Merry Christmas and Happy New Year and all that jazz!
I’m not gonna lie, 2013 really sucked big time, and I’m really looking forward to the new year for a fresh start. This year I’m only making two new year’s resolutions, and I’m pretty excited about them:
1. BE KINDER TO THE INANIMATE OBJECTS IN MY LIFE
Allow me to explain.
Around Thanksgiving, I read this article on Apartment Therapy and was kind of inspired by it. It talks about how to give thanks to your home, and frames the article as if your home is a living, breathing being that deserves appreciation. It got me thinking about the house in a different way, and then it got me thinking about everything in a different way.
I’m an incredibly impatient person. Most people who know me probably wouldn’t guess this, as people have told me that I give off a very relaxed vibe and that being around me makes them feel calm. They’d be surprised to know what goes on in my head half the time. I get frustrated incredibly easily, but I suppose I mainly internalize it. I’m the sort of person who, if we’re out at a restaurant and my sandwich starts falling apart, my evening is basically ruined.
Most of the time, my life feels like a war – a war between my brain and everything else. I treat everything as an obstacle to get past, but I’m not sure what the ultimate goal is once the obstacle is passed. If the tub is grimy, I get angry and frustrated with the tub. If there’s a pile of clothes on the chair in the bedroom, I get angry at the pile. If the roof is leaking, I’m furious at the house. Every minute spent dealing with these obstacles is infuriating to me, and it makes me want to get it over with as fast as possible. Which means I half-ass EVERYTHING.

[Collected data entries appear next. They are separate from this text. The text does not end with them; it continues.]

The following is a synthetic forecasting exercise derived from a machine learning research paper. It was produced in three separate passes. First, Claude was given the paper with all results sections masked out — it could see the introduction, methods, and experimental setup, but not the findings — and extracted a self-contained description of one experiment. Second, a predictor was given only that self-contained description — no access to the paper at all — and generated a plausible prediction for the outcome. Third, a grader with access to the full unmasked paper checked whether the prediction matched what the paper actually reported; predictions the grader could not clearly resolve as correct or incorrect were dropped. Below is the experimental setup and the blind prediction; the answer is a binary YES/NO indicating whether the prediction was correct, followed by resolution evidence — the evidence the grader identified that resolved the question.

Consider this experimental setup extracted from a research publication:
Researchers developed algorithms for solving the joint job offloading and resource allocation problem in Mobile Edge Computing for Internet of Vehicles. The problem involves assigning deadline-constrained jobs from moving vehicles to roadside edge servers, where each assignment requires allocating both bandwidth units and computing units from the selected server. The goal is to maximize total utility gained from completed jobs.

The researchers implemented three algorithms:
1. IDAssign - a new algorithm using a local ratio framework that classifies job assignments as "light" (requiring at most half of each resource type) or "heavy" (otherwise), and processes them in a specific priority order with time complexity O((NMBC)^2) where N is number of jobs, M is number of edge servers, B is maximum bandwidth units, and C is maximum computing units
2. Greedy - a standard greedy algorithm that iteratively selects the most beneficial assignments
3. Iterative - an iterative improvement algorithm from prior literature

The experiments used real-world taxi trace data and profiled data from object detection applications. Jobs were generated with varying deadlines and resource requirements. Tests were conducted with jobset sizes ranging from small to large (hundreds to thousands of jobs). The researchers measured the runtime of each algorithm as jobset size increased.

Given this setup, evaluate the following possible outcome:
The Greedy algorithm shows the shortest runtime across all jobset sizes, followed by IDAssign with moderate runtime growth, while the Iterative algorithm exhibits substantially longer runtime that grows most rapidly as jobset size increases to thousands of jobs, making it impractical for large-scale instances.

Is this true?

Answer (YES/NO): NO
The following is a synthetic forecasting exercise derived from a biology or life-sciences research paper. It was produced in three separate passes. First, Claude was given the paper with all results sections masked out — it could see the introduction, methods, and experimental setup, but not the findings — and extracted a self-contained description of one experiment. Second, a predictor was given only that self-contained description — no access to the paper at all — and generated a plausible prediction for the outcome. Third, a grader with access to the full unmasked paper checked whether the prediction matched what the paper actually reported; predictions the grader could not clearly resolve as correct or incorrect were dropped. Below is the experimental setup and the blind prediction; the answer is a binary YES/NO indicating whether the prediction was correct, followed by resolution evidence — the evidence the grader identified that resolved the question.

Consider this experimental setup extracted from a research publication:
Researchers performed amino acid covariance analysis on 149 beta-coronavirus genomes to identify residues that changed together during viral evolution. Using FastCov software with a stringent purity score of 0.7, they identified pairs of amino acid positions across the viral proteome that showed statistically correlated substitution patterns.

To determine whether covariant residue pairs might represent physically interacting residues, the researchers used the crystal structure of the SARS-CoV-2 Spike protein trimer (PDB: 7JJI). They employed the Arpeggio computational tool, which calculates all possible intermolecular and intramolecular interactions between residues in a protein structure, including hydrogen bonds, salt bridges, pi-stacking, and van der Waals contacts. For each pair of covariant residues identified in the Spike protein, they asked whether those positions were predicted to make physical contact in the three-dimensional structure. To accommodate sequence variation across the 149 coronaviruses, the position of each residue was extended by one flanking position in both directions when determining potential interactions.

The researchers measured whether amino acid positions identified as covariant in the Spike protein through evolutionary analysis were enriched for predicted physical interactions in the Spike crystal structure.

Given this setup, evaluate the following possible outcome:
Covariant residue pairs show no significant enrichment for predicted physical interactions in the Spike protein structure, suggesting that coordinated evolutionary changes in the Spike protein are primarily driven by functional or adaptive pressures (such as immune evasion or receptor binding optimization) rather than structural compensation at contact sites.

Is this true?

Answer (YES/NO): NO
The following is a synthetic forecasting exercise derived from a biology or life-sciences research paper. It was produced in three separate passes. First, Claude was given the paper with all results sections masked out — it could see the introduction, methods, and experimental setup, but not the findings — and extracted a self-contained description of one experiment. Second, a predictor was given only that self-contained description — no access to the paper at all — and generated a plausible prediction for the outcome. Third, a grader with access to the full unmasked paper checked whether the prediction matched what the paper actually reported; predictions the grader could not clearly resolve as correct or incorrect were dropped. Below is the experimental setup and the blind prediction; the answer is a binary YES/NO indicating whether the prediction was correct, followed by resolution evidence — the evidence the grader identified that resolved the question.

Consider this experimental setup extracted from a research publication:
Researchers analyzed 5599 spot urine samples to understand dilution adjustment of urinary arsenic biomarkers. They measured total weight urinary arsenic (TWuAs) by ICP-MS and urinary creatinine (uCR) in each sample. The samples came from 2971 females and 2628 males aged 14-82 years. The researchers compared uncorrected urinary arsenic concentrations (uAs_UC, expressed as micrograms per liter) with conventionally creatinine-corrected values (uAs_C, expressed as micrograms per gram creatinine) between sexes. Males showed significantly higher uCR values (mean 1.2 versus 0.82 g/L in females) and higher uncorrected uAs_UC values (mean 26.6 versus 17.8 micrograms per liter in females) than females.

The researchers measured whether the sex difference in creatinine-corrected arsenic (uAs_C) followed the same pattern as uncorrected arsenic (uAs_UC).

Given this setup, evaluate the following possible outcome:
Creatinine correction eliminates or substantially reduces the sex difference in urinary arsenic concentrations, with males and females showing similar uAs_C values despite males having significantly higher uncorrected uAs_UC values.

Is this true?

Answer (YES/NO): NO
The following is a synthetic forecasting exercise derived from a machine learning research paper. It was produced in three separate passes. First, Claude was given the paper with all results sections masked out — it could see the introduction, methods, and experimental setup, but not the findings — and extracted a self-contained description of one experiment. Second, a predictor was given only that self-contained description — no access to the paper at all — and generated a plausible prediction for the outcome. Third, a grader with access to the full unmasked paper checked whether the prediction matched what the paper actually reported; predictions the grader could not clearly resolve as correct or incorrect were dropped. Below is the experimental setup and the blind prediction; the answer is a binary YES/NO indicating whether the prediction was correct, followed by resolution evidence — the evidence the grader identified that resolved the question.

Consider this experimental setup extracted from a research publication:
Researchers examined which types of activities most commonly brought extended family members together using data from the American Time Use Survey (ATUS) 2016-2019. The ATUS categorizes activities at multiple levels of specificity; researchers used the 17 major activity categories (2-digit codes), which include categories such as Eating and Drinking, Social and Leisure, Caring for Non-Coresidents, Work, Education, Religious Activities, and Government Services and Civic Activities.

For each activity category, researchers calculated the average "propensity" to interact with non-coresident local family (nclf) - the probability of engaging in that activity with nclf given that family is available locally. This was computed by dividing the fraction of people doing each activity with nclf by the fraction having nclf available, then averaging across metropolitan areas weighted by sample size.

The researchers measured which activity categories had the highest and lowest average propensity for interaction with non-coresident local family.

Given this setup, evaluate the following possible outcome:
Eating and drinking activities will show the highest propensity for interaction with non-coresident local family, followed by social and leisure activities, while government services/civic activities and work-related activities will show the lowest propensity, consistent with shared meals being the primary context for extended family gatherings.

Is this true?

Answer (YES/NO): NO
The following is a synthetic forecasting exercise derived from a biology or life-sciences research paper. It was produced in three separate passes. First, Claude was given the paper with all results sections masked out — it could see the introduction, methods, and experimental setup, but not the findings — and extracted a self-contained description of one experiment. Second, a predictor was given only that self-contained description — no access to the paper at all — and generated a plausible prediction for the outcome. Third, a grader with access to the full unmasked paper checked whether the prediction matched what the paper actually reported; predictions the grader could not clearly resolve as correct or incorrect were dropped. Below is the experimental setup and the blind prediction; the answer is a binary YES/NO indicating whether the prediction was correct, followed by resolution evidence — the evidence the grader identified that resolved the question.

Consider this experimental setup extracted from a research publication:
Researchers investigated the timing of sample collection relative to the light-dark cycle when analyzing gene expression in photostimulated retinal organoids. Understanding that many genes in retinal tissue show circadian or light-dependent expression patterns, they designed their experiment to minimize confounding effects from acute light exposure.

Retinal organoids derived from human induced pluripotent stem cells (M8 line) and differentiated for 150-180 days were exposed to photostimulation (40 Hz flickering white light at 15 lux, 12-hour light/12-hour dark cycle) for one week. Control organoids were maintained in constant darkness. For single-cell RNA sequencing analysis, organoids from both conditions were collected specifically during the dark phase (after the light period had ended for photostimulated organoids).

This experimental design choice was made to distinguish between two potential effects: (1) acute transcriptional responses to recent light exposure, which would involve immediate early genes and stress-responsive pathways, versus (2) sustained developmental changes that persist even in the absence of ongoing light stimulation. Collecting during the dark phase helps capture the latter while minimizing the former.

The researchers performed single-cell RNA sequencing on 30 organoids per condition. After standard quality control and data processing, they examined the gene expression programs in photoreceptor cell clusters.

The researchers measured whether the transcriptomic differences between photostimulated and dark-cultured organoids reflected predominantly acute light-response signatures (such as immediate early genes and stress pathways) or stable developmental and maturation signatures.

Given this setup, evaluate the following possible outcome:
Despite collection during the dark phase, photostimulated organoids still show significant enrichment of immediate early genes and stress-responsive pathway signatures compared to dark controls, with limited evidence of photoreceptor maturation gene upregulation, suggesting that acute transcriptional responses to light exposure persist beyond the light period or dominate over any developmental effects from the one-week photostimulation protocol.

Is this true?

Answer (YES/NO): NO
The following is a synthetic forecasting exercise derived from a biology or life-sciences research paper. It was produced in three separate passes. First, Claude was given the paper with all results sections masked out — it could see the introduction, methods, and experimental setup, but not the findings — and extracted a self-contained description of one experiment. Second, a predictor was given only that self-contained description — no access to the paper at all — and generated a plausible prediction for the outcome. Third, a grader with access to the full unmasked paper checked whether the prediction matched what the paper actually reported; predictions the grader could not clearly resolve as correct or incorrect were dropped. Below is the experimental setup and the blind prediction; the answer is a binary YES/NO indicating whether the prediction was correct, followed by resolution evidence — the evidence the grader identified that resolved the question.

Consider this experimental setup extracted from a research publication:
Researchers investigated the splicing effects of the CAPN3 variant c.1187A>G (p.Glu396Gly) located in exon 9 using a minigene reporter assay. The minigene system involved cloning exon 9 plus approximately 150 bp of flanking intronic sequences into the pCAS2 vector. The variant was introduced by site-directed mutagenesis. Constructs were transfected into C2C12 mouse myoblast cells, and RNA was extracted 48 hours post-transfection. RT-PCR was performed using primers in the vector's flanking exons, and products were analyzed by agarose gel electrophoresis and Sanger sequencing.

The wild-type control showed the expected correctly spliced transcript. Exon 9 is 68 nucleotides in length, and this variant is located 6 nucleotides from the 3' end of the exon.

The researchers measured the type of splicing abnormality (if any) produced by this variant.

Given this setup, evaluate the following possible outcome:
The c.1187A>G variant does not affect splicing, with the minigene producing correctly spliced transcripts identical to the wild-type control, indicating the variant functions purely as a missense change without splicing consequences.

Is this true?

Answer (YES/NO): NO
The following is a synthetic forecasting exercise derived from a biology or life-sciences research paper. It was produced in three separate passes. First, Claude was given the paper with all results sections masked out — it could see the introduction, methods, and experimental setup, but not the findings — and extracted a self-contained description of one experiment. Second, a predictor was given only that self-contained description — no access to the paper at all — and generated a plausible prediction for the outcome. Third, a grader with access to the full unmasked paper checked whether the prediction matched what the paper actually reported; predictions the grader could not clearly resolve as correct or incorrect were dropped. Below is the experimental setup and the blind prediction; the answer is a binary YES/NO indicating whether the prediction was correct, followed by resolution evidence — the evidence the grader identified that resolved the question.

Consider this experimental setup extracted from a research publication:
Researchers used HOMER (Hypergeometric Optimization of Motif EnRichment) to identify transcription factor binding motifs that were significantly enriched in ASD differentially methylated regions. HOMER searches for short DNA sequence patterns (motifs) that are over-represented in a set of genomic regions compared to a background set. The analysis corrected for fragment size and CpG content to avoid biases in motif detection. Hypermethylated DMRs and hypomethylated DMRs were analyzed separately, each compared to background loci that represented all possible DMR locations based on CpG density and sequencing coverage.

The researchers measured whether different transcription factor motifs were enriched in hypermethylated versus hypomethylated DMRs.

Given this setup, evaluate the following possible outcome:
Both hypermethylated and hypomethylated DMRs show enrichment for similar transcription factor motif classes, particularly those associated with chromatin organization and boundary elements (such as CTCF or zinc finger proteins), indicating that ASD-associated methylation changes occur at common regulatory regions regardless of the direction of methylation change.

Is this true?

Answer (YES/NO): NO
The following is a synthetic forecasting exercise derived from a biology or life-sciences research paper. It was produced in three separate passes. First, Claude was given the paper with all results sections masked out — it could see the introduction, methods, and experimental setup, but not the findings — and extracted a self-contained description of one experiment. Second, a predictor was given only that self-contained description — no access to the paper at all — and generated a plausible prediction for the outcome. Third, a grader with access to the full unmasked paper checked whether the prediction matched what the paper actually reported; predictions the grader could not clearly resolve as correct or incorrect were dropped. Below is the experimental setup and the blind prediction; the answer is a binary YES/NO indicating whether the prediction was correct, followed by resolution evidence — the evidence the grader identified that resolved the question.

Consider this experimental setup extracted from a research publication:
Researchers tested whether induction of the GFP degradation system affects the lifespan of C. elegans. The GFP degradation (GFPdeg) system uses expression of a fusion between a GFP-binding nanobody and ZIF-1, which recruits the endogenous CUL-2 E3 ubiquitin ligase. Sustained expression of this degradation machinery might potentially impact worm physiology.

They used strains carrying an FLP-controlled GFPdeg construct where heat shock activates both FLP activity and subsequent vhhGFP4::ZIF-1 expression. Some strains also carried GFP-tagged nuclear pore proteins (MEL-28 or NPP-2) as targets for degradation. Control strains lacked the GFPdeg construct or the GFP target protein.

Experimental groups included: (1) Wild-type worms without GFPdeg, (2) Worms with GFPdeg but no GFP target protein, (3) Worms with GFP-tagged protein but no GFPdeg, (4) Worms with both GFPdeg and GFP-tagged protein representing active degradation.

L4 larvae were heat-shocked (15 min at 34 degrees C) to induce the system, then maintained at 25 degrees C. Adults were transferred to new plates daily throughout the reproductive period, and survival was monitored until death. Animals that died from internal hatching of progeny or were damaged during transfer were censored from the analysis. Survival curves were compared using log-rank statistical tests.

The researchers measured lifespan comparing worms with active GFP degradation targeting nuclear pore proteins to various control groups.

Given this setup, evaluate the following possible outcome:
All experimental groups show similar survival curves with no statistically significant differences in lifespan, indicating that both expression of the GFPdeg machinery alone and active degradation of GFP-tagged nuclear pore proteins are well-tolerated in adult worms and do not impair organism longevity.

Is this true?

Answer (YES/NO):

So after reading the aforementioned Apartment Therapy article, my thinking began to change. I started to think of the house as another “person” in my life. And then I began to think of everything as another person in my life. I began to anthropomorphize things and realized that these objects perform a service for me and are therefore deserving of my respect. So instead of being angry at the tub for being grimy, I started to think things like, “That poor tub doesn’t want to be grimy. It wants to be clean and white and have fresh new caulk. It’s only grimy because we shower in it every day and don’t take care of it.” Or if my car is a mess, I think, “This car treats me very well – it gets me from A to B, it drives me to work every day and keeps me safe. It doesn’t want to be full of dust and trash and dog hair.” I feel myself developing compassion for these objects in my life, and that compassion makes me want to take care of them calmly and thoroughly.
A secondary resolution that has grown out of this one is:
2. START MONOTASKING
Part of my perpetual state of frustration and anxiety results from letting my brain become overwhelmed with the thought of “what else?!” If the tub is gross and I decide to clean it, I don’t do it well because I’m preoccupied with the thought of all the dishes in the sink. If I’m washing dishes in the sink I’m consumed by the fact that the living room is a mess. When I’ve moved on to straightening up the living room, I spend that time stressing over what a mess the closet is. And so on. I spend all my time racing through each activity to get to the next. My mind is never where I am but where I’m not, and that is a huge source of constant low-grade stress.
I need to reign in my thoughts and I’m thinking the solution to this is monotasking. In the short amount of time that I’ve tried this out it feels so good. Even when I’m washing my hands, I’ve tried to stop letting my mind wander further down the line and focus on just washing my hands and washing them well. When I’m folding clothes I’m just folding clothes, nothing more. And if I start to feel myself get frustrated because the fitted sheet isn’t cooperating and my mind starts racing, I stop and relax and give myself a little pep talk, like, “Kate, you’re just folding right now; this is what you’re doing, nothing more. Just relax and take the time to do it right.” Once I do that my body immediately unclenches and I actually enjoy folding the sheet. I know that this is really just what people refer to as “mindfulness,” and mindfulness is associated with all sorts of wonderful health and happiness benefits. But I think for me, saying “be more mindful” sounds a little vague, and “monotasking” has a more immediate meaning that I can put into action.
So I’m pretty psyched about these two resolutions. They seem more like building blocks to a better life than simply, “lose weight” or “keep the house clean.” Wish me luck!